EXERCISE TASK 1 -
Answer these questions about the recruiter-scam post:
(a) What did the recruiter's account turn into after the author replied?
(b) To whom did the author submit the abuse report?
(c) Which tool does the post name for inspecting published npm packages?

— BEGIN SUPPLIED PASSAGE —

Part 3: The Aftermath

When I replied to the recruiter in the LinkedIn chat, highlighting this exact RCE backdoor and asking why a staking platform needs to exfiltrate process.env on boot, they went completely silent. Shortly after, the recruiter's account turned into a ghost profile: "LinkedIn Member."

Current Status: I have officially submitted a comprehensive abuse report to GitHub Security detailing the RCE mechanism to take down the danxeth436/eSTOKyam repository.

Key Takeaways for Developers

  1. Context over Code: If a job looks too easy to get, pays too well ($150/hr), and comes from a shady Gmail address—it's a scam.
  2. Audit Before You Install: Never run untrusted test repository suites locally.
  3. Use Inspection Tools: Use tools like npmfs.com to inspect published npm packages or run assignments exclusively in isolated sandbox VMs.

Bonus: Having a Little Fun with the Hacker

Once the architecture of the exploit was crystal clear, I couldn't resist sending a quick technical audit directly to the "recruiter" on LinkedIn. If you're going to attempt a social engineering attack on an engineer, at least make sure your code isn't shouting "RCE BACKDOOR" in plain text.

— END SUPPLIED PASSAGE —
— BEGIN MATERIAL PROVIDED —

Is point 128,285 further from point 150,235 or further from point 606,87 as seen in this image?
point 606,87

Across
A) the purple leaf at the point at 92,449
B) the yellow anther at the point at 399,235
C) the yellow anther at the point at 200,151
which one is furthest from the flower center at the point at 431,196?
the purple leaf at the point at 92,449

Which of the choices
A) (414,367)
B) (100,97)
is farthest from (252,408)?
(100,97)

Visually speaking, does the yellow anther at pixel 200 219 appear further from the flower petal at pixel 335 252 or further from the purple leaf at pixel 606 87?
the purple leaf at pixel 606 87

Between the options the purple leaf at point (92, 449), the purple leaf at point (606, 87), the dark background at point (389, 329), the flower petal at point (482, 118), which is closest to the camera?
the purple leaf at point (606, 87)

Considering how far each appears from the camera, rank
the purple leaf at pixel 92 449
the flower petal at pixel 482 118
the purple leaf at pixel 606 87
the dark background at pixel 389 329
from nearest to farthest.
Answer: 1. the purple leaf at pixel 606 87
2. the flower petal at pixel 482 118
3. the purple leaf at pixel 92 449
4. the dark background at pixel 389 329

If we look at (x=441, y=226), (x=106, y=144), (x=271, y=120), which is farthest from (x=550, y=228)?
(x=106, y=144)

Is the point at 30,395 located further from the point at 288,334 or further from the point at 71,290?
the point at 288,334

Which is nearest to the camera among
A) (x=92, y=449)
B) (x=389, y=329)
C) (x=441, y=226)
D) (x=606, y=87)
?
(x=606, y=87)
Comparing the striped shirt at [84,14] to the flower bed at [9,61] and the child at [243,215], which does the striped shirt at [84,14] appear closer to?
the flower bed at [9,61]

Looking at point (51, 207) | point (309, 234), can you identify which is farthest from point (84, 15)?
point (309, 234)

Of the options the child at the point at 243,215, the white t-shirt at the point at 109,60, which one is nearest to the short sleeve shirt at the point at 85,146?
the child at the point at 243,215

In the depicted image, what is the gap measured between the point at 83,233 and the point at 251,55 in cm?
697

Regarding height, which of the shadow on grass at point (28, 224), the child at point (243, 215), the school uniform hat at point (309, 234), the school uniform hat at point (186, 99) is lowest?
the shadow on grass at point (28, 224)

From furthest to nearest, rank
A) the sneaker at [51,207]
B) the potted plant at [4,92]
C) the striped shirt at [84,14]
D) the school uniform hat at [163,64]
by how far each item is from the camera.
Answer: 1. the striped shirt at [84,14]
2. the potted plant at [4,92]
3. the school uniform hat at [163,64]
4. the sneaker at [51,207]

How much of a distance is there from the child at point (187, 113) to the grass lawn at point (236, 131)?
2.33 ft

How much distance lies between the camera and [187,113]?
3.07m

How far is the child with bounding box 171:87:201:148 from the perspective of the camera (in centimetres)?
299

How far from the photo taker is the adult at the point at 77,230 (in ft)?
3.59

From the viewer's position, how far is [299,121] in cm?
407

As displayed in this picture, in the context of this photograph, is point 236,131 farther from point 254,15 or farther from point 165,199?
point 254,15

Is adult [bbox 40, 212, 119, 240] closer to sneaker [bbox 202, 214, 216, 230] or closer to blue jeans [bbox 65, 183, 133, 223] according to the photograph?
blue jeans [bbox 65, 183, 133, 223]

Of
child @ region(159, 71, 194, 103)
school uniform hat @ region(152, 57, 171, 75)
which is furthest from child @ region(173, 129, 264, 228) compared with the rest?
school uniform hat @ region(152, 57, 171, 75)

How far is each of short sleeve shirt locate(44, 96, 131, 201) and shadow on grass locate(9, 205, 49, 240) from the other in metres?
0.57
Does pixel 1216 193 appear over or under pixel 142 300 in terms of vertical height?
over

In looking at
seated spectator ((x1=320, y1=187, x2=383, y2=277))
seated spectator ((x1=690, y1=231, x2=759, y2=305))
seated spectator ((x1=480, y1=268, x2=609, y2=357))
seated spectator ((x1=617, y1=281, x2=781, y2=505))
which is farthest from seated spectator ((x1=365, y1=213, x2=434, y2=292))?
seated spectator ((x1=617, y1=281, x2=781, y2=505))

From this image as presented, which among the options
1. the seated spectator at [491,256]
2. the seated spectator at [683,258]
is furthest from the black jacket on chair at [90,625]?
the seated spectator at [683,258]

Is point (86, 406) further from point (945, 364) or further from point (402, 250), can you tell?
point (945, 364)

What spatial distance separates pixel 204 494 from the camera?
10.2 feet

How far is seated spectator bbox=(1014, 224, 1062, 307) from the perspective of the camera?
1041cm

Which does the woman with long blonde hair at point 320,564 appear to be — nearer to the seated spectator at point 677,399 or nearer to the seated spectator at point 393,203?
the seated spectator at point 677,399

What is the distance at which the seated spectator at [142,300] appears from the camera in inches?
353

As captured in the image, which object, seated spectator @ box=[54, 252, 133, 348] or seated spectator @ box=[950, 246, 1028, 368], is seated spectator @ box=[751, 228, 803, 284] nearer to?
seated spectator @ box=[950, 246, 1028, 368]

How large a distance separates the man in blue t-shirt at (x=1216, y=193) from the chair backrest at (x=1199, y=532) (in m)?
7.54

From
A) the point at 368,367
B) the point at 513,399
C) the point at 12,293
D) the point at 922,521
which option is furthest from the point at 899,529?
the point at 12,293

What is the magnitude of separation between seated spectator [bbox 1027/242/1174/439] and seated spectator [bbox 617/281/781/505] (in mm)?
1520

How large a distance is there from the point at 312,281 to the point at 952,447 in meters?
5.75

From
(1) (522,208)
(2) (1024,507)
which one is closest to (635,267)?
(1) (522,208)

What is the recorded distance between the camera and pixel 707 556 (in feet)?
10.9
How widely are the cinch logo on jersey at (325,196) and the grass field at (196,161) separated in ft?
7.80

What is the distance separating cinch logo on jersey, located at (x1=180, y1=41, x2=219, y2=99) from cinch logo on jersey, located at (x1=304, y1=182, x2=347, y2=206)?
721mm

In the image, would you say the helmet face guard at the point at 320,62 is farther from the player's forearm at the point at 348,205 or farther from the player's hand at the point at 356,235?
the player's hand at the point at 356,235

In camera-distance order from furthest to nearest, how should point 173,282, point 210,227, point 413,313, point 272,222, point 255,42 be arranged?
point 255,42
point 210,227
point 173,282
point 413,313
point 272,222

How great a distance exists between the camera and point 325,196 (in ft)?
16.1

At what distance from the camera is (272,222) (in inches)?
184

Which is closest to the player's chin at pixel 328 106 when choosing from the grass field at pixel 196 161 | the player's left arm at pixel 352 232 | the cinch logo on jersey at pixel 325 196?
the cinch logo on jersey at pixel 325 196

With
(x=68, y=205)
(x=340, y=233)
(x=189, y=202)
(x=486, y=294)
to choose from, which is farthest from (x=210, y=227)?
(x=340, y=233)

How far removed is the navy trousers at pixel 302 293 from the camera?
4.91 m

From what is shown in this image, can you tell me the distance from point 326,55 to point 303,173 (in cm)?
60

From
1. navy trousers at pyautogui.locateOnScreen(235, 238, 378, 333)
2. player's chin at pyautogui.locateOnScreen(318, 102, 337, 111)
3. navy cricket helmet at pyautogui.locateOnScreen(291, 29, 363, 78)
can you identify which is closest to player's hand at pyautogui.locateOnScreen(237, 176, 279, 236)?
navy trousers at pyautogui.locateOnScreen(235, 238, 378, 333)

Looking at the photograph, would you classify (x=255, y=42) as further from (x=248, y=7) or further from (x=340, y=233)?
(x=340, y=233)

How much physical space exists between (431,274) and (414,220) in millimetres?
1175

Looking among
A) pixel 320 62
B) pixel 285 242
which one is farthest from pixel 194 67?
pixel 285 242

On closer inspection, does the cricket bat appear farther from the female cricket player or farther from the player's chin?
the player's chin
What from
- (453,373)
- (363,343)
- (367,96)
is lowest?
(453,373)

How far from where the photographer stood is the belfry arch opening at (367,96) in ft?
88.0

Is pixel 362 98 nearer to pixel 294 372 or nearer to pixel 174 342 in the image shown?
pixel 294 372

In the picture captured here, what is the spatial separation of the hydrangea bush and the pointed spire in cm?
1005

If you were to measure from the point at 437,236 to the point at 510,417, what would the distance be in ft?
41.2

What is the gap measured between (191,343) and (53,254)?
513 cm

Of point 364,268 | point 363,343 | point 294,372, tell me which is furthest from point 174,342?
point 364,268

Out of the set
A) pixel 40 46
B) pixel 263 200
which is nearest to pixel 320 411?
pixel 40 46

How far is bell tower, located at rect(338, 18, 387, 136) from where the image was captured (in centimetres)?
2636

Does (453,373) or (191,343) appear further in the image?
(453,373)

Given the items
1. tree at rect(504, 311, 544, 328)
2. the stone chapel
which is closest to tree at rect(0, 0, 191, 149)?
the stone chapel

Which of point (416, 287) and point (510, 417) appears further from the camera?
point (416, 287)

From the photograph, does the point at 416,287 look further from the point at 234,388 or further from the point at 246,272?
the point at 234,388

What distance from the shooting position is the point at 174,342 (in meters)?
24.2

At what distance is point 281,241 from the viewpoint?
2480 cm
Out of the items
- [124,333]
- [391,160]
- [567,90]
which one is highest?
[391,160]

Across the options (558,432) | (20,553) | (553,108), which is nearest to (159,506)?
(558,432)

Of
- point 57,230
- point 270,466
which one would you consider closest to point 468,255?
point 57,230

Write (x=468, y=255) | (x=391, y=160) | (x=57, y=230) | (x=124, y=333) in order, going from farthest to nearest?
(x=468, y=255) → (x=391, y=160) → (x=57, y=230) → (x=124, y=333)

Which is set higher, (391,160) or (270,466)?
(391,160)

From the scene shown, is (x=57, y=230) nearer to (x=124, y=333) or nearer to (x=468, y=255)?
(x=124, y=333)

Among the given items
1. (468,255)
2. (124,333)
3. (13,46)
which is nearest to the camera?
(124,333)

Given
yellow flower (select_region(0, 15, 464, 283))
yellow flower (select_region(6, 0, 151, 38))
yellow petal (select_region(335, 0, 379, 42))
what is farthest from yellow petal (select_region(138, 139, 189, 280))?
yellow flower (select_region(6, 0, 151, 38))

— END MATERIAL PROVIDED —

EXERCISE TASK 2 - Report every line in the entries above that contains the word "lowest".

TASK ANSWER 1 -
(a) A ghost profile: "LinkedIn Member."
(b) GitHub Security.
(c) npmfs.com.

TASK ANSWER 2 -
Regarding height, which of the shadow on grass at point (28, 224), the child at point (243, 215), the school uniform hat at point (309, 234), the school uniform hat at point (186, 99) is lowest?
is lowest?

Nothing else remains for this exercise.